#### [Task description]
A picture-free, exact transcript of the entries below is required.

#### [Recorded data]
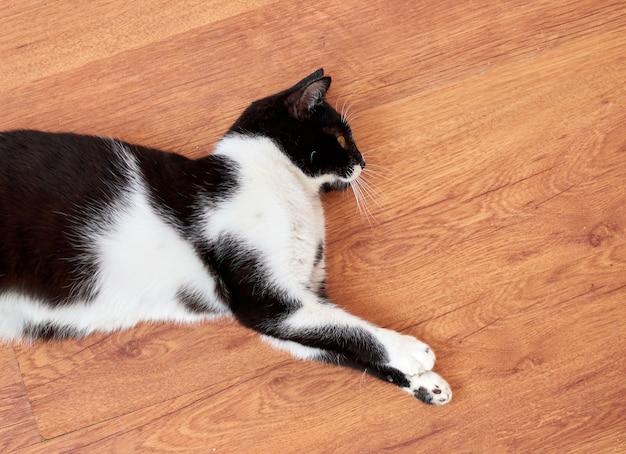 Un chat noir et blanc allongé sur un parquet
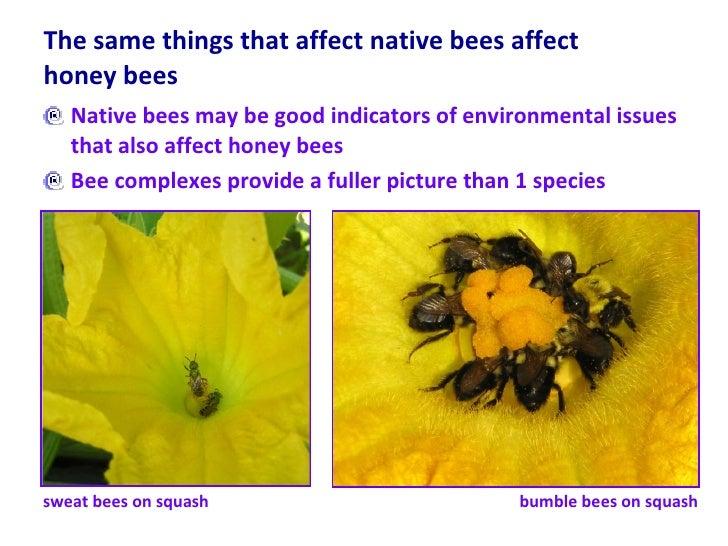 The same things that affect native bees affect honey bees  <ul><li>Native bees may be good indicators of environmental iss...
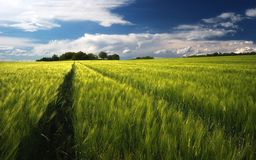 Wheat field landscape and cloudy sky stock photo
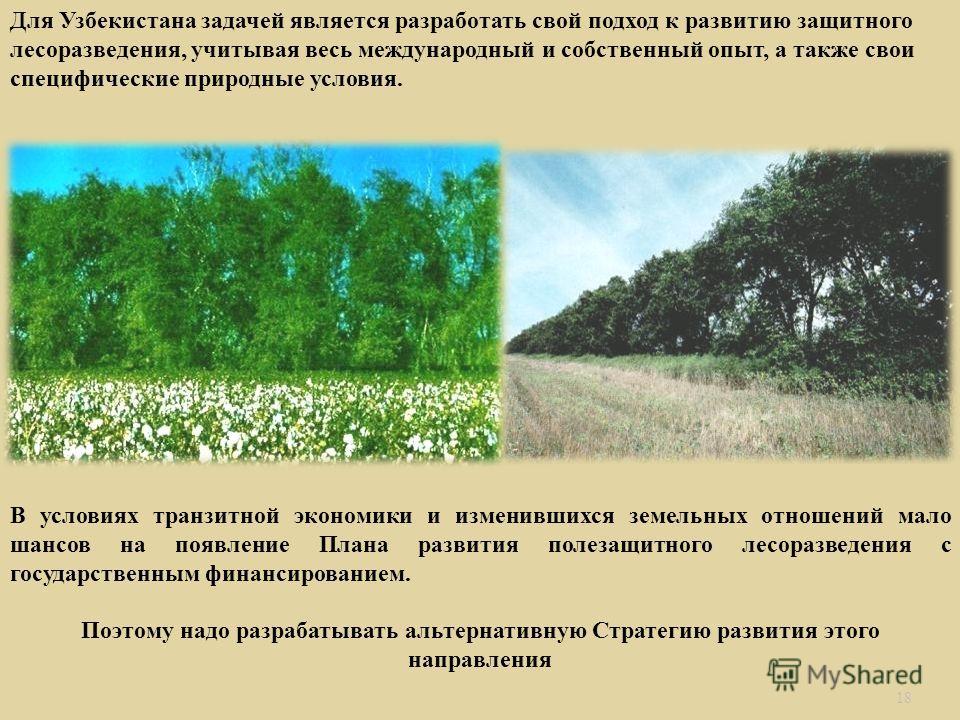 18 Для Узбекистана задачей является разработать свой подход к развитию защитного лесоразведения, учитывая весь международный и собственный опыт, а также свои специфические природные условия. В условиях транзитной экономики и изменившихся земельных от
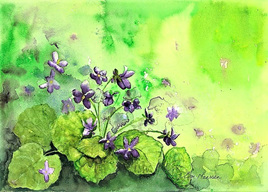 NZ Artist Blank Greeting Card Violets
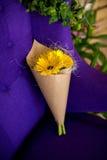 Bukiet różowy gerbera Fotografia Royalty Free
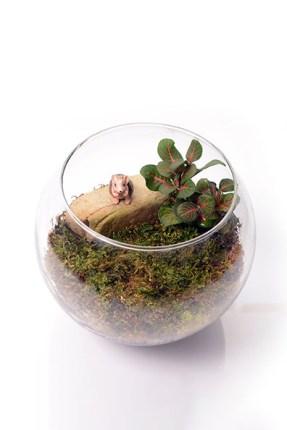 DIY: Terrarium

#### [Solution to this problem]
 Un chat noir et blanc allongé sur un parquet
 The same things that affect native bees affect honey bees  <ul><li>Native bees may be good indicators of environmental iss...
 Wheat field landscape and cloudy sky stock photo
 18 Для Узбекистана задачей является разработать свой подход к развитию защитного лесоразведения, учитывая весь международный и собственный опыт, а также свои специфические природные условия. В условиях транзитной экономики и изменившихся земельных от
 NZ Artist Blank Greeting Card Violets
 Bukiet różowy gerbera Fotografia Royalty Free
 DIY: Terrarium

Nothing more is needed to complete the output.